それでも配膳口でゲットしたプリンを口にすると、すこしだけ元気になった気がした。
「怖いもの見たさって、どういうことだい?」
「あたし、自分の口から説明したく無いんですけど……」
コウに問われてあたしはまたテンションが下がる。
どうしたものだろうな。
「打合せで話した件ですわ。ウィンが新しい称号を得たのですが、その件に関連して生徒の注目を集めているようなのです」
『あー……』
キャリルの言葉にみんなは納得してくれた。
「さっきも話したけど、気にしなくていいと思うぞウィン」
「まあそうね。気にしてたら気分が悪くなるし」
「そういうことならダンジョン行きの話でもしないかい?」
カリオやコウがそう言ってくれたので、あたしは【風操作】で周囲を防音にした。
第二十階層に出現するボスのハイオークたちについては、以前にもカリオから話を聞いている。
油断するわけでは無いけれど、あたしたちは軽く流して第二十一階層からの話をした。
先日の鉱物スライム捕獲で訪ねたときに実際に自分の目で確認できたけれど、森林と山のエリアだ。

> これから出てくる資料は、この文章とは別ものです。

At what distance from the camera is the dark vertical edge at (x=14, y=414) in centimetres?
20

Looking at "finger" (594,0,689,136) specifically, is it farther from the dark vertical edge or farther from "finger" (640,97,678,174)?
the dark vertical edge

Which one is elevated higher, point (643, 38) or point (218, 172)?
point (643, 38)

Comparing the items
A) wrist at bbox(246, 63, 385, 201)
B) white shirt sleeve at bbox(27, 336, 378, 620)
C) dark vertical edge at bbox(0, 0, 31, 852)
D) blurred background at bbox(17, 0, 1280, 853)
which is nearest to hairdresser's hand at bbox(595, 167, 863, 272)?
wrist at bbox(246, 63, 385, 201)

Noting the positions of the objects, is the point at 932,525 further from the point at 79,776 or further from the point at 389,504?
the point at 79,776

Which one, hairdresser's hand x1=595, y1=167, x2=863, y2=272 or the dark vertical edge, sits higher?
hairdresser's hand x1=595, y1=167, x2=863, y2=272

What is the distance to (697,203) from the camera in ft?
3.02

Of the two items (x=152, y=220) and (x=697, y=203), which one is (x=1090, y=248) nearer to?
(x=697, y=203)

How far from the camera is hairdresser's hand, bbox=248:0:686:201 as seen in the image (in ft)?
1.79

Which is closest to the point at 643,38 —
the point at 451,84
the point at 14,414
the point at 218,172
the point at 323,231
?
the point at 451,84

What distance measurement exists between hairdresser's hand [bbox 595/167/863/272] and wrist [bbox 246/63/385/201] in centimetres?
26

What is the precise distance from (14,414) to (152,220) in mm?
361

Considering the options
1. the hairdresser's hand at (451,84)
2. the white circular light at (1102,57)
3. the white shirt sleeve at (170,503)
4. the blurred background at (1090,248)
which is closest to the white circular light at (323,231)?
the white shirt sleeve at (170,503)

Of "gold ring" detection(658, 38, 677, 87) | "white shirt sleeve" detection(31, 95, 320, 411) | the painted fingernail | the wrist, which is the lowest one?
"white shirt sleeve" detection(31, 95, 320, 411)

移動そのものはそこまで面倒では無くて、魔獣にどう対処するかという話になるだろう。
あの時デイブが、冒険者ギルドの相談役としての貌で説明していた。
『この階層付近に生息する魔獣からかなり強さが増しています。縄張りなども広く、戦闘終了後にそのおこぼれを狙って別の魔獣が襲ってくるケースが増えてきます』
確かそういう話をしていた。
みんなもその話は覚えていて、攻略の方針をどうするのかという話題になった。
「ひとつは今まで通り、強敵を求めてダンジョン深部を目指す動きですわね」
「ああ、確かにそれも選択肢の一つだ。他には特定の階層を周回するという鍛錬も出来るだろう」
「このメンバーでの攻略っていうのは、現地で戦ってみなきゃ分からないだろ」
「同感だね。ダンジョン攻略は鍛錬のための手段であって、潜れば潜るほどいいって訳でも無いし」
「…………」
「どうしたんですのウィン?」
みんなが話し込んでいる時に、あたしは余計なことを思いついてしまっていた。
「ああ、ごめんなさい。ちょっとおバカなことを考えてたのよ」
「おバカなことって何だ?」
カリオが怪訝そうな表情を浮かべた。
「うん。どうでもいい話だけれど、王都南ダンジョンで第二十一階層から三十階層までのエリアはオーガが出るじゃない?」
「そうらしいな」
「知り合いでいえばライゾウ先輩って、ご先祖にハイオーガの血が入ってるらしいじゃない?」
「それを気にしてるのかウィンは?」
「まあそうね。でも別物といえばそうだし、逆にライゾウ先輩に失礼かとも思ったのよ」
『…………』
あたしの言葉でみんなは考え込んだけれど、カリオが肩をすくめて告げる。
「ウィンの気にし過ぎだと思うぞ」
「そうかしら?」
「ああ。俺は獅子獣人だけど、獅子の魔獣を倒したとしても何とも思わない自信がある」
『あー……』
あたしを含めてみんなはカリオの言葉に納得した。
その後、人類――というかヒューマン種はサルから進化したはずだけど、サルの魔獣が襲って来たのを撃退しても気にしないよなという話に落ち着いた。
確かに気にしすぎだよね。
でも将来的にハイオーガに遭遇したら、会話が成立するのかは気になるところだ。
王都南ダンジョンではオーガソルジャーまでしか確認されていないみたいだけれど。
あたし達はそんな話をして過ごした。
話に熱中していたのか、あたしとしては珍しく彼らが近づくのに気がつかなかった。
気が付いたときにはあたし達の近くに会いたくない顔があった。
「……! ……!」
防音だというのに何やら機嫌良さそうに話しかけているのはウェスリーだった。
「ええとウィン、ウェスリー先輩が何か用がありそうな感じだよ? 話を聞いてみないかい?」
お断りです。
コウの言葉に思わずそう応えたくなった。
でもウェスリーの場合はそう考えても仕方がないと思う。
とはいうもののピザパーティーのときに、『敢然たる詩』のみんなもウェスリーとフェリックスは顔見知りになっている。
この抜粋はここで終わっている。